Social media partnerships with patient organizations for neuro-oncology patient recruitment

Background In neuro-oncology, traditional methods of enrolling the large numbers of participants required for studies of disease etiology and treatment response are costly, labor intensive, and may not include patients in regions without tumor registries. Methods In the Yale Acoustic Neuroma (AN) Study and International Low-Grade Glioma (LGG) Registry, we partnered with several brain tumor patient organizations to develop social media enrollment campaigns and use web-based data collection resources at the Yale University School of Public Health to test alternative methods to enroll neuro-oncology patients for epidemiologic study.

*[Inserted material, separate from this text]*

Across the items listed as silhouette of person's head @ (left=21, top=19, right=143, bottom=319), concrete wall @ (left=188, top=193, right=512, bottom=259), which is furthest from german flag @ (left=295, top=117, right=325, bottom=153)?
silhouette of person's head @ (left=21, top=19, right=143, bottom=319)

Results In the AN study, we enrolled 1024 patients over 2 years. Of these, 865 patients completed the online questionnaire, 697 returned written consent, 583 sent a pathology report, and 569 returned a saliva specimen. The completed 569 participants did not differ by age or treatment from the National Cancer Institute's Surveillance, Epidemiology, and End Results (SEER) data but were more likely to be female (67% vs 52%) and white (94.8% vs 84%). Patients learned of the study through the Acoustic Neuroma Association (ANA) website (61.3%), ANA support group members (18%), and social media (primarily Facebook). Costs per patient enrolled were approximately 10% to 20% that of traditional registry-based enrollment methods. Results for the LGG study were similar. Conclusions Although additional effort will be required to ensure a diverse participant population, partnership with established patient organizations along with use of web-based technology and social media allowed for the successful enrollment of neuro-oncology patients at a fraction of the cost relative to traditional methods.